_Extract to read_
........

[Tutor] sorting objects in lists by 2 attr

Eric Brunson brunson at brunson.com
Tue Jul 24 02:52:19 CEST 2007


SQL databases are cool.  Make them do as much as they can for you.  :-)

Philippe Niquille wrote:
> Tanks a mill!
>
> I don't know why I searched so far..
>
> Anyway, I wrapped the django custom SQL call and built a nice 
> dictionary out of the resulting rows (which is similar to querysets). 
> See http://www.djangosnippets.org/snippets/207/ 
> <http://www.djangosnippets.org/snippets/207/> for details.
>
> Philippe
>
> Am 23.07.2007 um 19:28 schrieb Eric Brunson:
>> Philippe Niquille wrote:
>>>
>>>  
>>> Hi
>>>
>>>  
>>>
>>>  
>>> I have a hard time sorting an object list. Perhaps this is kind of a 
>>> noob question, but I would very much appreciate any help!

........

_Written instruction_
Resume the mailing-list thread on sorting objects by two attributes, picking up right after its last line.

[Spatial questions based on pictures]
........

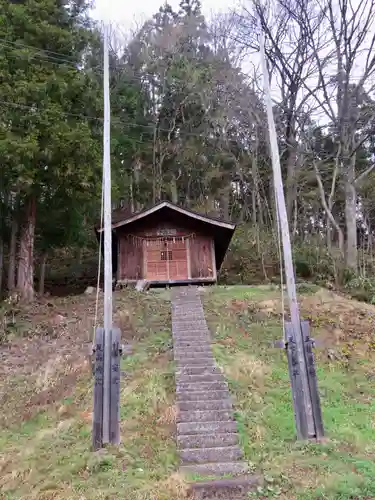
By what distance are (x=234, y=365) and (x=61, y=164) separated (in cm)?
942

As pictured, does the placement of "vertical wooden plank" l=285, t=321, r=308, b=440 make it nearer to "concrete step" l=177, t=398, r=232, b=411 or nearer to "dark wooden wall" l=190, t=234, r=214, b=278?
"concrete step" l=177, t=398, r=232, b=411

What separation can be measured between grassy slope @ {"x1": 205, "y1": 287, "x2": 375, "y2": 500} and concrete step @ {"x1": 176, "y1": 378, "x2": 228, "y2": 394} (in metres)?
0.26

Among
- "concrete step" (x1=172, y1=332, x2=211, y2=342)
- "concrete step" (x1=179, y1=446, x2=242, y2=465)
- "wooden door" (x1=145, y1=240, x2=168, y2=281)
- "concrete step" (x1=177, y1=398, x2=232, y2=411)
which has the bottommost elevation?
"concrete step" (x1=179, y1=446, x2=242, y2=465)

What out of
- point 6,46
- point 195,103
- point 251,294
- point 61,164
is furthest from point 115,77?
point 251,294

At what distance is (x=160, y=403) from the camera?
7.79 m

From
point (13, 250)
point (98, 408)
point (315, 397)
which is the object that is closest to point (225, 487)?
point (315, 397)

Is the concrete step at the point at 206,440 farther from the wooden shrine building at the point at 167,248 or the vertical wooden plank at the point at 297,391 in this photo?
the wooden shrine building at the point at 167,248

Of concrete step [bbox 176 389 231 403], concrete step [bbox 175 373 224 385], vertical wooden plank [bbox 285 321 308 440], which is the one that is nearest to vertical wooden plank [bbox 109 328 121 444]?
concrete step [bbox 176 389 231 403]

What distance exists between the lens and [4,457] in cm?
653

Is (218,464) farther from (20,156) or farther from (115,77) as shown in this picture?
(115,77)

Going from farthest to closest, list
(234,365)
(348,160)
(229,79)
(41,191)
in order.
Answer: (229,79) → (348,160) → (41,191) → (234,365)

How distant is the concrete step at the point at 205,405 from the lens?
772cm

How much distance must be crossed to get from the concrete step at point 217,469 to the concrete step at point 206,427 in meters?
0.77

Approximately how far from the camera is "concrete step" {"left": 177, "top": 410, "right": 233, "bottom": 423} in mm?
7441
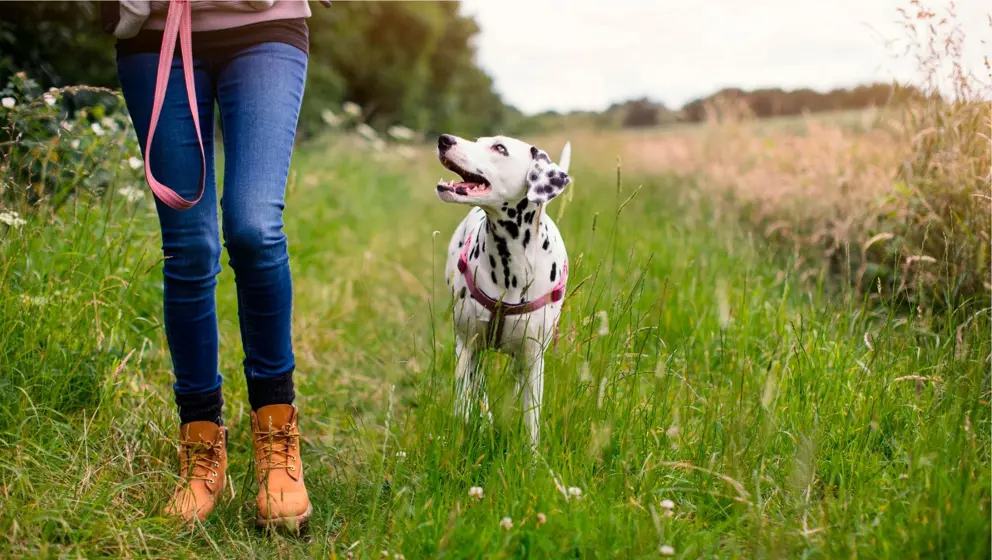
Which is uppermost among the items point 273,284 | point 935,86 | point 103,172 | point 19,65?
point 19,65

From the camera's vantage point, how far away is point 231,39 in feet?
7.95

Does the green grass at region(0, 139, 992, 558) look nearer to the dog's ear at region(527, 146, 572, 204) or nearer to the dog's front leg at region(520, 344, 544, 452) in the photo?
the dog's front leg at region(520, 344, 544, 452)

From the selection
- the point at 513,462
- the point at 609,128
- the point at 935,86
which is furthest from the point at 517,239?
the point at 609,128

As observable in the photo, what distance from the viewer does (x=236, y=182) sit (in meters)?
2.33

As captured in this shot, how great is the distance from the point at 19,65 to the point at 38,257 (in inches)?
149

........

_Final result_
>>>
>>>  
>>>
>>>  
>>> Using django I get a QuerySet of Score objects which are sorted by 
>>> the actual score, the actual score divided by the max. possible 
>>> score (so sorting by two db fields).
>>>
>>>  
>>> I then need to loop through that queryset and sum up all the score 
>>> objects which belong to the same user into one Score objects. This 
>>> works (see code below).
>>>
>>>  
>>>
>>>  
>>> The problem I now have, is that I lost the sorting order, as 
>>> described above. How would I resort it with a python algortithm 
>>> instead of SQL?
>>>
>>>  
>>
>>  
>> This is not the question you're asking, but my first though was, why 
>> not have SQL do the summing for you using sum() and group by?
>>
>>  
>>>
>>>  
>>> scores = Score.objects.order_by('score', 'score2','owner') # filter 
>>> by course, MC !!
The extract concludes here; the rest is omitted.